**PROBLEM:** From the entries below, write out exactly the lines between the line holding "Camparna slår läger" and the line holding "hair style for", inclusive, excluding any pictures.

**ENTRIES PROVIDED:**
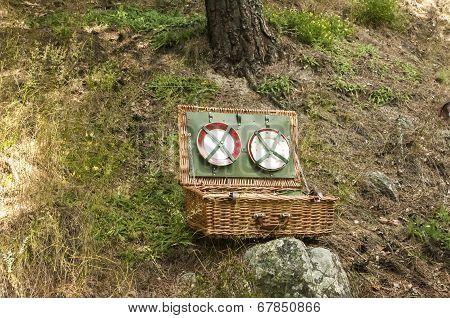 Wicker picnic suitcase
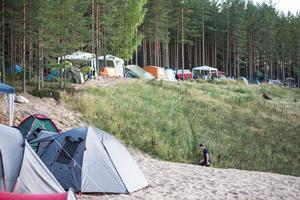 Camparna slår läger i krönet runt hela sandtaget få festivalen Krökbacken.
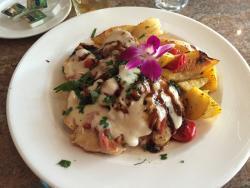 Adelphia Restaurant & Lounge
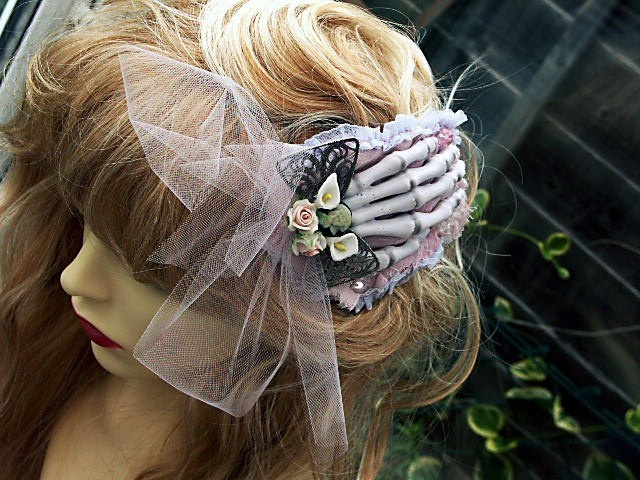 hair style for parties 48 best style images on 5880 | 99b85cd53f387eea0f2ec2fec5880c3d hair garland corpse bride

---

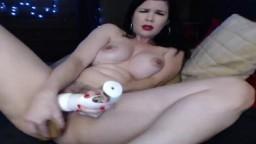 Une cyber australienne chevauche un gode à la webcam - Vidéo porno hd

**SOLUTION BELOW:**
 Camparna slår läger i krönet runt hela sandtaget få festivalen Krökbacken.
 Adelphia Restaurant & Lounge
 hair style for parties 48 best style images on 5880 | 99b85cd53f387eea0f2ec2fec5880c3d hair garland corpse bride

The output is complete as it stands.